At the baby’s first check-up (usually within a week of being born), I would suggest asking the pediatrician to double-check whether or not the baby has a tongue-tie. If your pediatrician does not encourage your breastfeeding efforts and provide good advice, find a new pediatrician.
Breastfed babies do tend to lose a little more weight than bottle-fed babies during the first week to week and a half at home. Keep putting baby to breast as often as you can. However, if you or your pediatrician are concerned even a little bit, talk with your pediatrician about supplementing a feed to get baby back up to desired weight.
It can take a while for both you and your baby to get the hang of breastfeeding via nursing. Find a position that works for you both! When your milk comes in, it can be a little difficult as the pressure of a letdown may be too intense for baby. If you think that might be happening, hand express some milk or pump for a few minutes before nursing the baby.
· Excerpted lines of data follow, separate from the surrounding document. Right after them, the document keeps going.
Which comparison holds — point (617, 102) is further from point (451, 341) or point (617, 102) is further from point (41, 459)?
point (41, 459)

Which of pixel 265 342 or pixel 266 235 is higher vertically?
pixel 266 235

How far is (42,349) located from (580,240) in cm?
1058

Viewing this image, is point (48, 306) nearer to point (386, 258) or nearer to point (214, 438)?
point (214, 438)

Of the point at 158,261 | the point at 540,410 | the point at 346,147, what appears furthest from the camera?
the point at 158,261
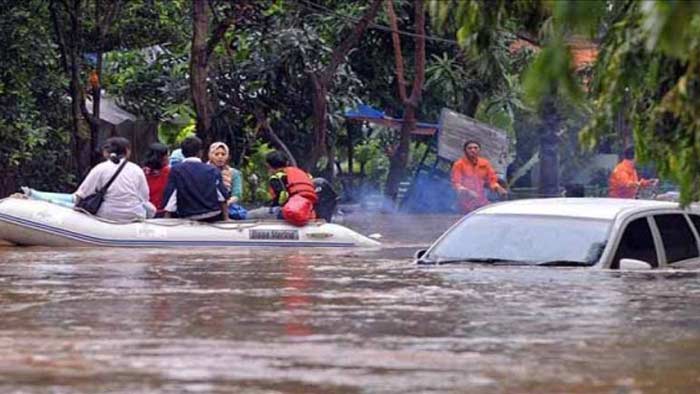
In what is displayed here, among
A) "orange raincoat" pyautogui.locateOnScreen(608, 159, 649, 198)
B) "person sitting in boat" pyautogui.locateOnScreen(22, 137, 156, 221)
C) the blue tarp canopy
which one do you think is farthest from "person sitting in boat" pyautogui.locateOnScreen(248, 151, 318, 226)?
the blue tarp canopy

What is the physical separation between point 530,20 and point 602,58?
1.54 feet

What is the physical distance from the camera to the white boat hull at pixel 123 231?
17.8 m

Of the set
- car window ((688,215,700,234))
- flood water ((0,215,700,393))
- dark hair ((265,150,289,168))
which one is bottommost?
flood water ((0,215,700,393))

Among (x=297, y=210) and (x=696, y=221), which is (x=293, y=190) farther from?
(x=696, y=221)

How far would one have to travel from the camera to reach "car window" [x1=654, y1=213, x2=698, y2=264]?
41.5ft

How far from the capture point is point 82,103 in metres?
24.2

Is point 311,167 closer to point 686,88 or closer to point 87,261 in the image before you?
point 87,261

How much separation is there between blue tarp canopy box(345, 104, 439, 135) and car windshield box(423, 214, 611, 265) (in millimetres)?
15158

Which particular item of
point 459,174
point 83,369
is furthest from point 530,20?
point 459,174

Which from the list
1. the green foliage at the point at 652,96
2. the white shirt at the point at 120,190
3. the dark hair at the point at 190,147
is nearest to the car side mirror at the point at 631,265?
the green foliage at the point at 652,96

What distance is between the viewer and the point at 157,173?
1906 centimetres

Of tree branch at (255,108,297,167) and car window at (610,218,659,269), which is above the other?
tree branch at (255,108,297,167)

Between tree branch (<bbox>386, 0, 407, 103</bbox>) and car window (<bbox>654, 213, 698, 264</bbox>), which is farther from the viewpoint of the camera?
tree branch (<bbox>386, 0, 407, 103</bbox>)

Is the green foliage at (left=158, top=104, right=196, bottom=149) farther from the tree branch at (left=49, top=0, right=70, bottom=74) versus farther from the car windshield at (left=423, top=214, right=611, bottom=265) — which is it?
the car windshield at (left=423, top=214, right=611, bottom=265)
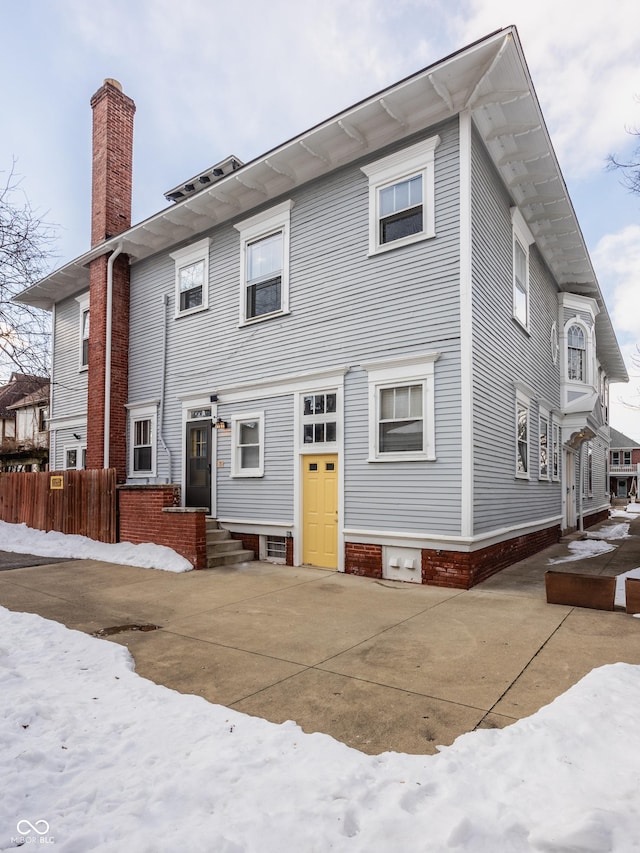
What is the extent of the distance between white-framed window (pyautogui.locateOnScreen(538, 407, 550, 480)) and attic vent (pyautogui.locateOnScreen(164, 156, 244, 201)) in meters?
9.48

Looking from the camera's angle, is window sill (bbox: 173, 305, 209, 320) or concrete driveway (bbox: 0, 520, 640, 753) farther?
window sill (bbox: 173, 305, 209, 320)

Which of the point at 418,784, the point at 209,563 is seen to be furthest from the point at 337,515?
the point at 418,784

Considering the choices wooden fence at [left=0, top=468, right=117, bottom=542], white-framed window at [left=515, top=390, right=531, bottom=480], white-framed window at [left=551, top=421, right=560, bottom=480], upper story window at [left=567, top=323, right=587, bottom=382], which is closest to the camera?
white-framed window at [left=515, top=390, right=531, bottom=480]

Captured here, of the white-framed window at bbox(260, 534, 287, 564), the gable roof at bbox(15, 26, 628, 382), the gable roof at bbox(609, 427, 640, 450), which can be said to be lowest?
the white-framed window at bbox(260, 534, 287, 564)

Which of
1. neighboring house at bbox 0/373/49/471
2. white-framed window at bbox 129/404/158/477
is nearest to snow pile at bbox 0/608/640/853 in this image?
neighboring house at bbox 0/373/49/471

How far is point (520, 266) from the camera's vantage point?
11188mm

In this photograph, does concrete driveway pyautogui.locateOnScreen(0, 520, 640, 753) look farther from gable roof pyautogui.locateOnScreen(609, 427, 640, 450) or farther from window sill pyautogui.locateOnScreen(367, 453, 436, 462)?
gable roof pyautogui.locateOnScreen(609, 427, 640, 450)

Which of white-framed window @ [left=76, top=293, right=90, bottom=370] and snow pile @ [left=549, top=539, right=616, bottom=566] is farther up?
white-framed window @ [left=76, top=293, right=90, bottom=370]

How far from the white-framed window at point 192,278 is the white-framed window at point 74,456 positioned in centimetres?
538

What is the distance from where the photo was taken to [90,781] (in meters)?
2.72

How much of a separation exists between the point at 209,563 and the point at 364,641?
513 centimetres

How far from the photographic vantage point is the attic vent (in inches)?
508

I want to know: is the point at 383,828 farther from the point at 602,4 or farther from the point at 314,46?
the point at 314,46

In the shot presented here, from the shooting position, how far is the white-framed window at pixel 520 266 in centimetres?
1065
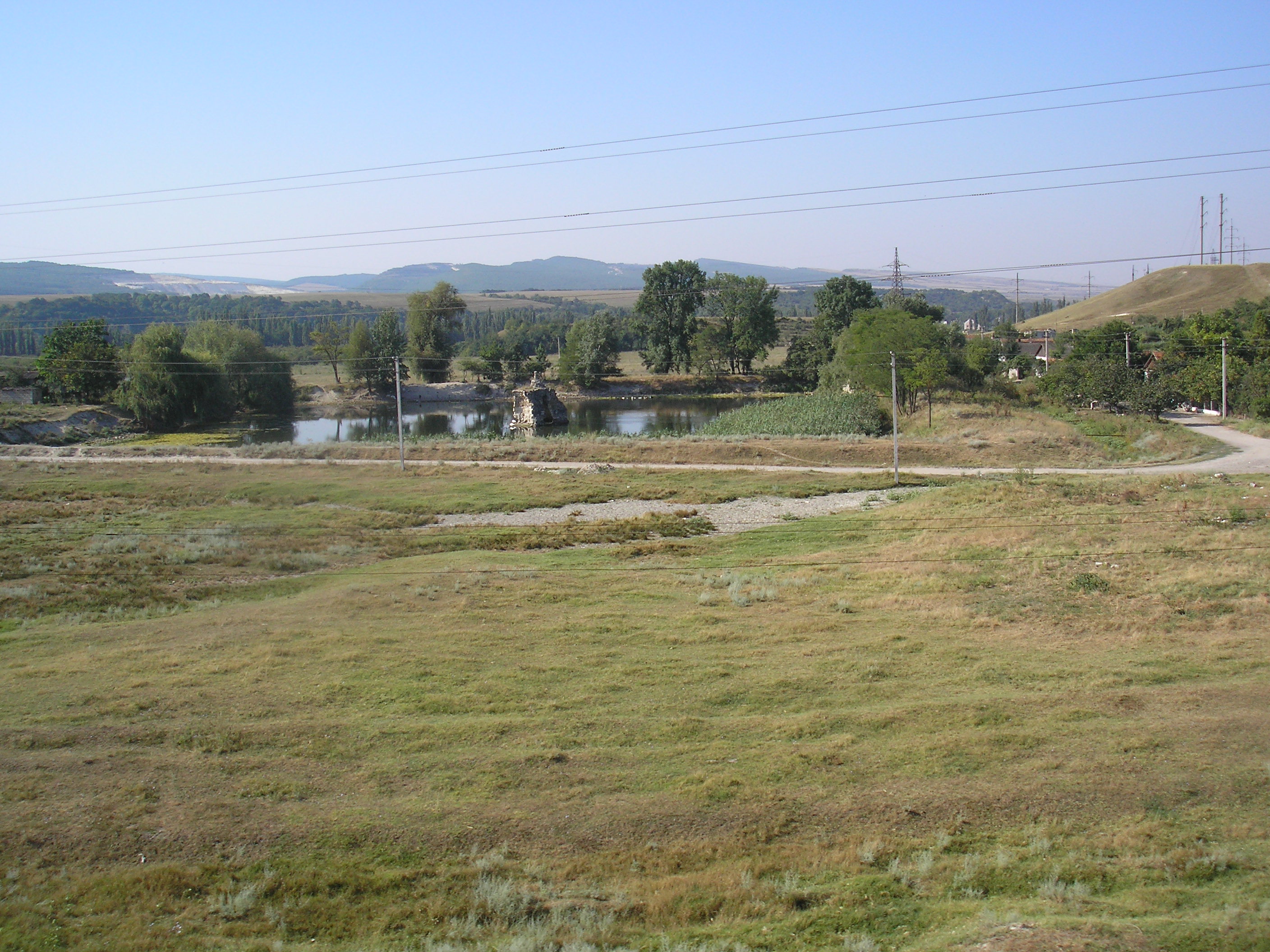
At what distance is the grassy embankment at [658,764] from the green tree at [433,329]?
104051mm

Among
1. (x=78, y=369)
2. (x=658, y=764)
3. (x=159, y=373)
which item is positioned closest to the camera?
(x=658, y=764)

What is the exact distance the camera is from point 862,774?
40.7ft

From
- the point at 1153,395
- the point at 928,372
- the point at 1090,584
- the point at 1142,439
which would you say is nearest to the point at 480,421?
the point at 928,372

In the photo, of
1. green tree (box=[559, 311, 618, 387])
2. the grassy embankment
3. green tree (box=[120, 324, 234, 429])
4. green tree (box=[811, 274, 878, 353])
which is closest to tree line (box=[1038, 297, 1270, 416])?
green tree (box=[811, 274, 878, 353])

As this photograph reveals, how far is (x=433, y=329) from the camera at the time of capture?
Answer: 129750mm

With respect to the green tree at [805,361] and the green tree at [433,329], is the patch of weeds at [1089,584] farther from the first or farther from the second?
the green tree at [433,329]

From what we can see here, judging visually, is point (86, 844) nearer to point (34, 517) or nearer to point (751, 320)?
point (34, 517)

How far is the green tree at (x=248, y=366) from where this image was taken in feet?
308

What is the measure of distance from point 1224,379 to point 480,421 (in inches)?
2741

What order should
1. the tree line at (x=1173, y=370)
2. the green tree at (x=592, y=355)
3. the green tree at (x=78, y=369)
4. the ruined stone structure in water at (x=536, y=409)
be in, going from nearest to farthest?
the tree line at (x=1173, y=370) < the green tree at (x=78, y=369) < the ruined stone structure in water at (x=536, y=409) < the green tree at (x=592, y=355)

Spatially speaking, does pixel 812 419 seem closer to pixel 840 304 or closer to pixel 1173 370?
pixel 1173 370

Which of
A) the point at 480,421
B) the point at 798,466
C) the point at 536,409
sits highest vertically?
the point at 536,409

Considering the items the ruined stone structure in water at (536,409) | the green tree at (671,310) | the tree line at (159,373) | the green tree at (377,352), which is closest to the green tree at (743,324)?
the green tree at (671,310)

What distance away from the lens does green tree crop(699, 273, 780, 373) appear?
125 m
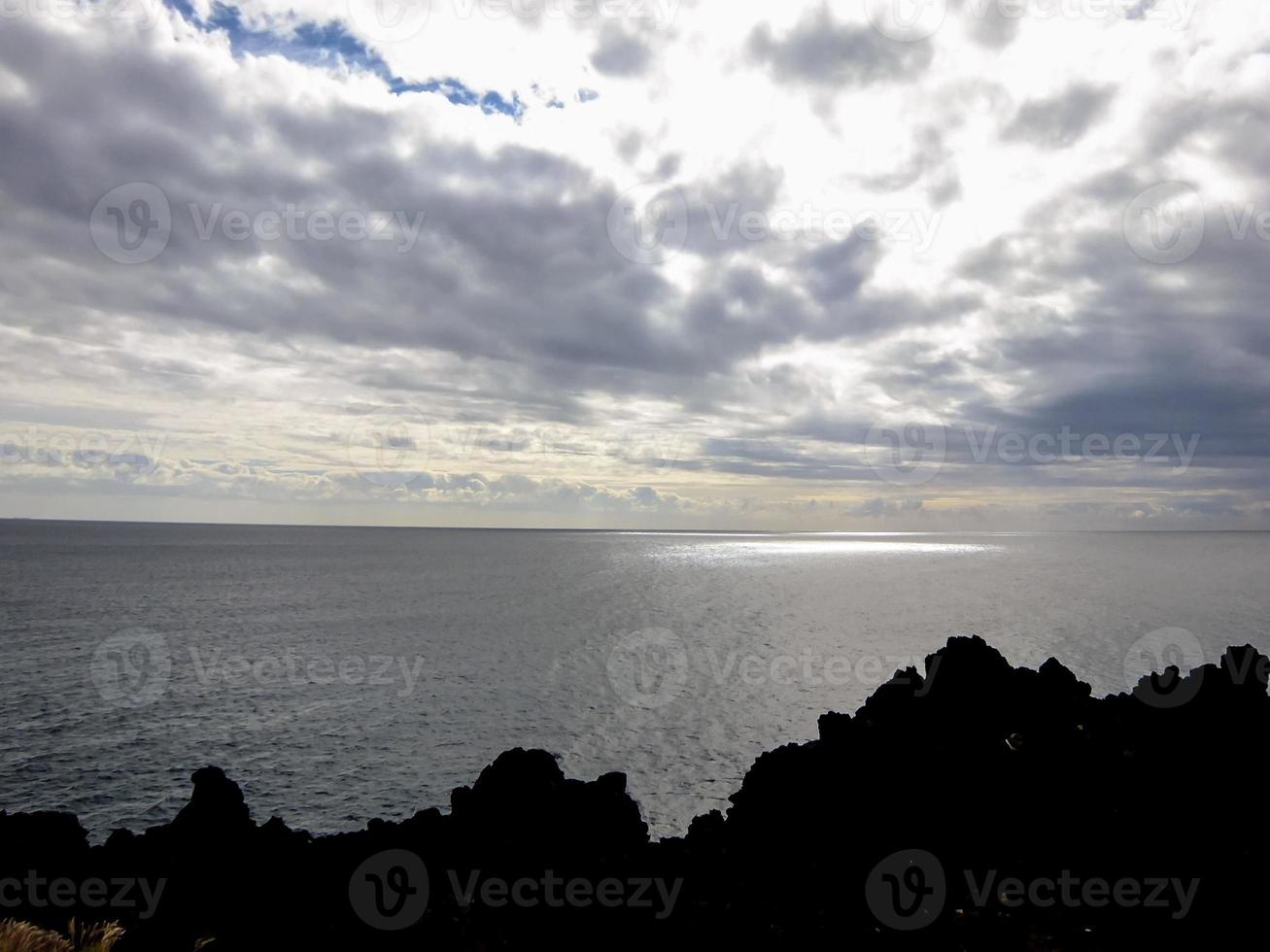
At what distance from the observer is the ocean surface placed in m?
43.6

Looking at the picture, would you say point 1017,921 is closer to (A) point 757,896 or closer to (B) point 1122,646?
(A) point 757,896

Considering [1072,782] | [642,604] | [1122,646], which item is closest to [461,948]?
[1072,782]

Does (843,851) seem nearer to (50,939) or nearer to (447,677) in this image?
(50,939)

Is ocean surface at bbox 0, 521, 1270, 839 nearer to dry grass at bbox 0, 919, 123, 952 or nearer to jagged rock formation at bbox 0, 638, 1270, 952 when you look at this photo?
jagged rock formation at bbox 0, 638, 1270, 952

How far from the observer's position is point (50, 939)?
12797mm

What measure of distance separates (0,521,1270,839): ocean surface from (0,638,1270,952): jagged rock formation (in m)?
19.7

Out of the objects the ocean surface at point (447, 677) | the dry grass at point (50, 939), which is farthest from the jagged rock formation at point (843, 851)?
the ocean surface at point (447, 677)

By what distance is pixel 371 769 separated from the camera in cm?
4606

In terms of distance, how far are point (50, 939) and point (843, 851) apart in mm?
14803

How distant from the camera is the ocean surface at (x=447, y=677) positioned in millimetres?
43625

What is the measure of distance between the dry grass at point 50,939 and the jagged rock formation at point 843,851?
661 millimetres

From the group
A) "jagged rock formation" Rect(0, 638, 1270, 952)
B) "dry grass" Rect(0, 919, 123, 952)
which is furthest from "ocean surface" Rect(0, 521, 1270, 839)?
"dry grass" Rect(0, 919, 123, 952)

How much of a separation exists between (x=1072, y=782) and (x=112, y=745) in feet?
180

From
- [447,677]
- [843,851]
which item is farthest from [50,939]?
[447,677]
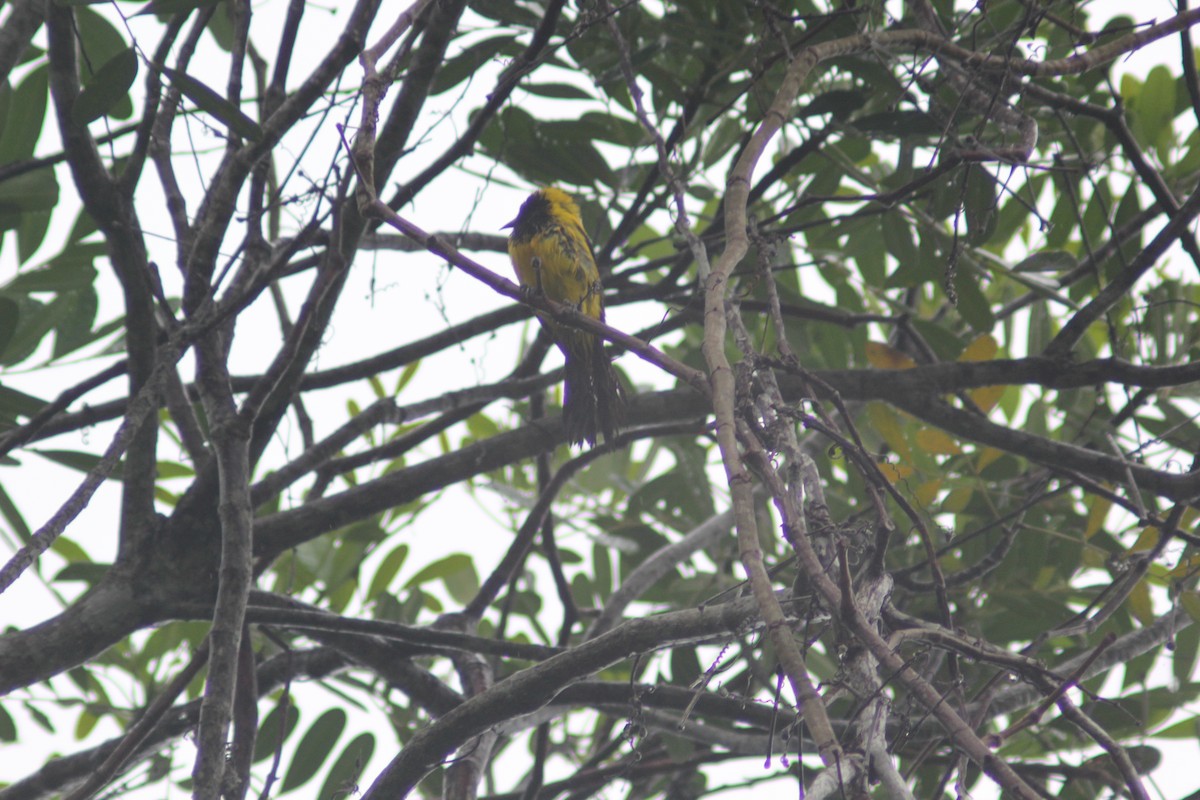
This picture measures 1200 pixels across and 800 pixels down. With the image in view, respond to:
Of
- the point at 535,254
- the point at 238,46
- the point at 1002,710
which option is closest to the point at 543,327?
the point at 535,254

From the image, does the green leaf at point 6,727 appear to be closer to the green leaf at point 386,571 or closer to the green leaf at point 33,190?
the green leaf at point 386,571

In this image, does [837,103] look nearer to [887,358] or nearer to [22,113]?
[887,358]

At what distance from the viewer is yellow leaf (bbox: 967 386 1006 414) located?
3.04m

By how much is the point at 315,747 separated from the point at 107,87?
6.45 ft

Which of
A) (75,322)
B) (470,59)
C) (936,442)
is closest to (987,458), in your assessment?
(936,442)

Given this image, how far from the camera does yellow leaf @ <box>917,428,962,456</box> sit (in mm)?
2883

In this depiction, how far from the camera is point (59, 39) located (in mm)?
2508

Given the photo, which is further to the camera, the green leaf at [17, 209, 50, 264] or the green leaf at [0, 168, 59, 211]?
the green leaf at [17, 209, 50, 264]

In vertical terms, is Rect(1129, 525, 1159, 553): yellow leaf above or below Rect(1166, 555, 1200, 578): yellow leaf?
above

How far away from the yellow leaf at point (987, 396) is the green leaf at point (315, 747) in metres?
2.07

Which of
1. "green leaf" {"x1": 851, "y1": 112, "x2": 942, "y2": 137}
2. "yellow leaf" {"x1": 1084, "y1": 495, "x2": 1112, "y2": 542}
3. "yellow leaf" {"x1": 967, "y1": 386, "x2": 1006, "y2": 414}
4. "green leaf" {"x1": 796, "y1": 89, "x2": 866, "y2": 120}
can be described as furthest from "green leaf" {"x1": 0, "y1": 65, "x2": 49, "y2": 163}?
"yellow leaf" {"x1": 1084, "y1": 495, "x2": 1112, "y2": 542}

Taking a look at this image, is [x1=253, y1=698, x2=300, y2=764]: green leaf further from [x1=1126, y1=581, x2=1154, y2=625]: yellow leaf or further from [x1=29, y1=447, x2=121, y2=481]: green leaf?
[x1=1126, y1=581, x2=1154, y2=625]: yellow leaf

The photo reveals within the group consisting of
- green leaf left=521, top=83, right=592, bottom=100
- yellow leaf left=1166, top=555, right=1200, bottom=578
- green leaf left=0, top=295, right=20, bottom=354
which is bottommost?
yellow leaf left=1166, top=555, right=1200, bottom=578

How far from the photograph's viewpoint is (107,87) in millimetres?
2404
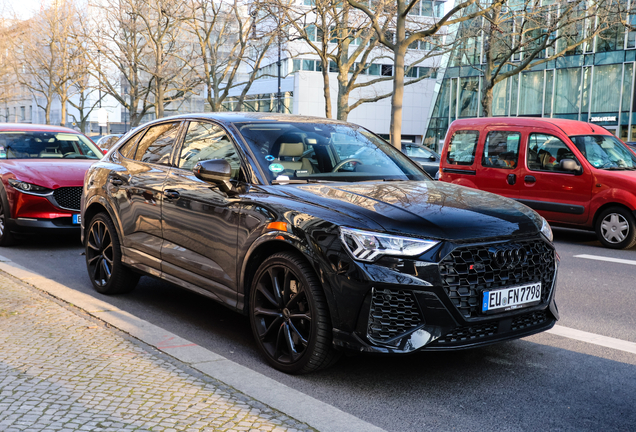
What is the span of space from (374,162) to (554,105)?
3821 cm

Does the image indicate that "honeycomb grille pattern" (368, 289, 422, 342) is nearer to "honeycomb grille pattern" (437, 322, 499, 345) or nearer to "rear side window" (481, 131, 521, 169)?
"honeycomb grille pattern" (437, 322, 499, 345)

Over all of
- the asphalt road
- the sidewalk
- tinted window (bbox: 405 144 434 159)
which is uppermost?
tinted window (bbox: 405 144 434 159)

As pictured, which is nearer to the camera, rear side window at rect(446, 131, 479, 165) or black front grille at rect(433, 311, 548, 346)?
black front grille at rect(433, 311, 548, 346)

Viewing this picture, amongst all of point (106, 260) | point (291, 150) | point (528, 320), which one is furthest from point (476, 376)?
point (106, 260)

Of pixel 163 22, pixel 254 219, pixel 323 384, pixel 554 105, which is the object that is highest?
pixel 163 22

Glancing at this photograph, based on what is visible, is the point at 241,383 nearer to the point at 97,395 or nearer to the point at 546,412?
the point at 97,395

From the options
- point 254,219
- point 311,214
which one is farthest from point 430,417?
point 254,219

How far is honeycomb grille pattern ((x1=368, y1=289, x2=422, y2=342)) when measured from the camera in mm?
3781

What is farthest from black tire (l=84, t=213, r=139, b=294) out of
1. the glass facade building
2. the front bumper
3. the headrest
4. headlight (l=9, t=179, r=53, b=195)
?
the glass facade building

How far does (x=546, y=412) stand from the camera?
3.76m

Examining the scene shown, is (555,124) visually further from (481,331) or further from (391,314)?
(391,314)

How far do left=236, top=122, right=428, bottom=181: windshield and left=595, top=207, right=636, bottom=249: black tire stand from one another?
19.4ft

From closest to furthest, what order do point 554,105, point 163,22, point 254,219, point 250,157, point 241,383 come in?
1. point 241,383
2. point 254,219
3. point 250,157
4. point 163,22
5. point 554,105

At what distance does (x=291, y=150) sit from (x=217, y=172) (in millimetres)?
623
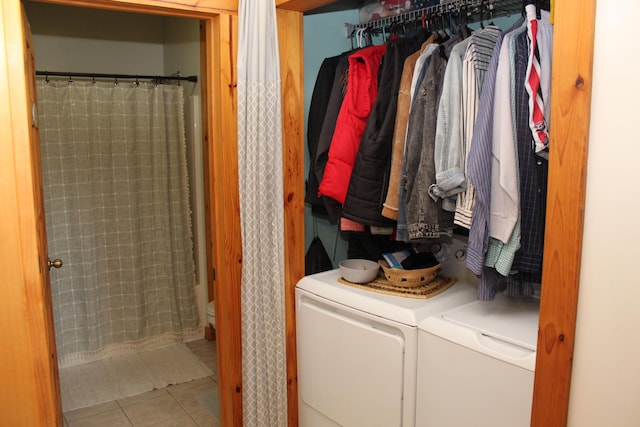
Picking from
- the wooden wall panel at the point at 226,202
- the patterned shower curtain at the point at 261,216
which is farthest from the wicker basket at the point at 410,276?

If you try everything and baby still is not nursing well, it is okay to try an alternative method of feeding the baby. I had to with our first son and our second son. As my mom said: breastfeeding should not be a nightmare but running into challenges is surprising normal! It is okay to try something else.
A healthy baby is best
To me, breastfeeding success comes in many different forms. I was able to pump for 10 months with my first son, and he started to nurse (a little) on his own around thirteen weeks. With my second son, he nursed (sort of) for the first two weeks, was fed with donor milk, and I was able to pump for 8 months. It was tough but I call it win!
With my third, I pray for continued breastfeeding success for however long I am able to provide him with this milk. I have learned through my journey that it is okay to try different things and to do what is best for my baby, myself, and my family.
A fed and healthy baby is best* – and so is a rested and healthy mama.I have learned through my journey that it is okay to try different things and to do what is best for my baby, myself, and my family. Click To Tweet
*A special thank you to my older sister who gave me those beautiful words of encouragement when I was struggling to accept that I could not nurse my oldest baby.